▸ What you have to do: Copy out the passage on New York's Office of Mental Health word for word, with nothing changed.

▸ Text segment:
****************

That’s the argument in this provocative City Journal essay by D.J. Jaffe, who says the “skewed priorities” of the state Office of Mental Health are actually preventing the delivery of adequate care to the most seriously mentally ill.
Jaffe warns that we’ll be seeing more violent outbursts by untreated mentally ill persons unless something is done to get OMH’s priorities in order — which might best be accomplished by eliminating the agency and transferring its most vital functions to the state Department of Health. Although Jaffe is a longtime advocate for the mentally ill, he isn’t simply demanding a bigger appropriation:
The problem isn’t OMH’s budget, which has plenty of money; it’s how the agency spends it. OMH claims that 50 percent of New Yorkers, including everyone from struggling students to dissatisfied spouses, will have a diagnosable mental-health issue during their lifetimes. Under Commissioner Michael Hogan, OMH continues to spend its resources on these people, rather than on the 3 to 9 percent of New Yorkers who, the agency says, are the most severely impaired, suffering from genuinely serious mental illnesses like schizophrenia and bipolar disorder. Of the 700,000 people whom OMH is serving this year, only 3,600 are seriously mentally ill individuals in state hospitals, according to the agency; another 1,876 seriously ill receive treatment in outpatient programs, and perhaps a few hundred thousand others are scattered throughout the system. Who are the remaining hundreds of thousands? Hogan describes them as people who need “hope filled, humanized environments and relationships in which people can grow.”
One reason to be concerned about OMH’s skewed priorities: studies show that when the truly ill receive treatment, they are no more violent than the general population, but when treatment is lacking, their violence rises. Currently, there are twice as many mentally ill people in prison on Riker’s Island as in all OMH-run psychiatric hospitals combined.
For that reason, Jaffe thinks Governor Cuomo’s Savings and Government Efficiency (SAGE) Commission can promote reform of mental health programs by recommending that OMH be folded into Department of Health. There’s a precedent for this, he says: after New York City eliminated its own overextended mental health agency in the 1990s, shifting its responsibilities to the city Department of Health, “limited resources were then directed to where they were most needed.”

****************

▸ Extracted data:

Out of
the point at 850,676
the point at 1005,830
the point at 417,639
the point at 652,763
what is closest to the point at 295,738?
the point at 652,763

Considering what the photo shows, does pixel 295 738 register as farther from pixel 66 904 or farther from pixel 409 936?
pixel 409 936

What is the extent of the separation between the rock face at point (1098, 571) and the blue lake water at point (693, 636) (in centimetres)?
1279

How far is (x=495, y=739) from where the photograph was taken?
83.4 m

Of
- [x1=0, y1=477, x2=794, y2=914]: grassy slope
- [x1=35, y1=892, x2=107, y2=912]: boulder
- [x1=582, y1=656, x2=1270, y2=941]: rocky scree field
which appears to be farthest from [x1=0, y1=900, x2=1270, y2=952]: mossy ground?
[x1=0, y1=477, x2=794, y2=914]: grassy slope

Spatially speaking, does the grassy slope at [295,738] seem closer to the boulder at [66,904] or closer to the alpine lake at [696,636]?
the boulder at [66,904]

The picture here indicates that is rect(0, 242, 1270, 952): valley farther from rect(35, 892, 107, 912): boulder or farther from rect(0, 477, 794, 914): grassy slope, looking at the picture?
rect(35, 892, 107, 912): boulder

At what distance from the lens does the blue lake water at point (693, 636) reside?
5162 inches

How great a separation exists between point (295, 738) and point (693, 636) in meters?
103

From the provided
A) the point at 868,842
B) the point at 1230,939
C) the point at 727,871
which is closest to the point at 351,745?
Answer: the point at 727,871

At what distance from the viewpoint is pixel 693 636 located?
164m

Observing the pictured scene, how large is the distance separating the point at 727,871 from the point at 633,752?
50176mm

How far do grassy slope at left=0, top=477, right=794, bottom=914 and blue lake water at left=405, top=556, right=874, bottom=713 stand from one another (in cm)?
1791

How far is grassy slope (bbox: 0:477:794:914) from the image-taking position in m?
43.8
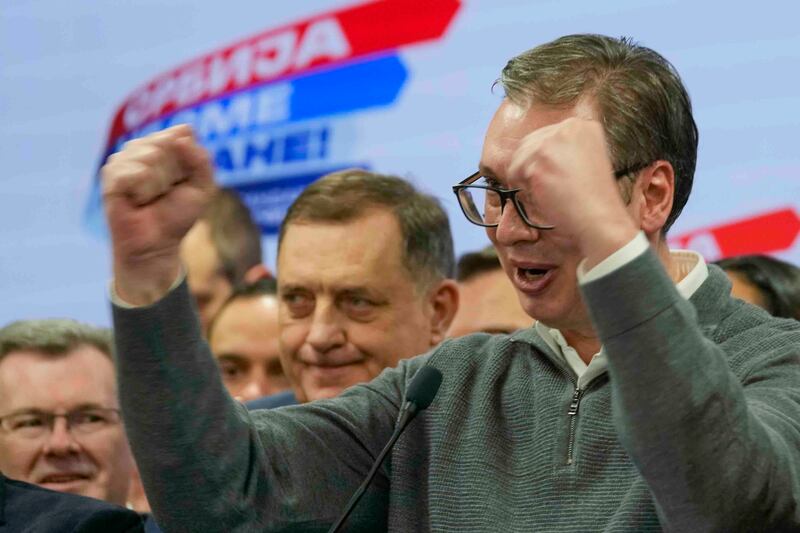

****************

▸ Answer box:
That’s the argument in this provocative City Journal essay by D.J. Jaffe, who says the “skewed priorities” of the state Office of Mental Health are actually preventing the delivery of adequate care to the most seriously mentally ill.
Jaffe warns that we’ll be seeing more violent outbursts by untreated mentally ill persons unless something is done to get OMH’s priorities in order — which might best be accomplished by eliminating the agency and transferring its most vital functions to the state Department of Health. Although Jaffe is a longtime advocate for the mentally ill, he isn’t simply demanding a bigger appropriation:
The problem isn’t OMH’s budget, which has plenty of money; it’s how the agency spends it. OMH claims that 50 percent of New Yorkers, including everyone from struggling students to dissatisfied spouses, will have a diagnosable mental-health issue during their lifetimes. Under Commissioner Michael Hogan, OMH continues to spend its resources on these people, rather than on the 3 to 9 percent of New Yorkers who, the agency says, are the most severely impaired, suffering from genuinely serious mental illnesses like schizophrenia and bipolar disorder. Of the 700,000 people whom OMH is serving this year, only 3,600 are seriously mentally ill individuals in state hospitals, according to the agency; another 1,876 seriously ill receive treatment in outpatient programs, and perhaps a few hundred thousand others are scattered throughout the system. Who are the remaining hundreds of thousands? Hogan describes them as people who need “hope filled, humanized environments and relationships in which people can grow.”
One reason to be concerned about OMH’s skewed priorities: studies show that when the truly ill receive treatment, they are no more violent than the general population, but when treatment is lacking, their violence rises. Currently, there are twice as many mentally ill people in prison on Riker’s Island as in all OMH-run psychiatric hospitals combined.
For that reason, Jaffe thinks Governor Cuomo’s Savings and Government Efficiency (SAGE) Commission can promote reform of mental health programs by recommending that OMH be folded into Department of Health. There’s a precedent for this, he says: after New York City eliminated its own overextended mental health agency in the 1990s, shifting its responsibilities to the city Department of Health, “limited resources were then directed to where they were most needed.”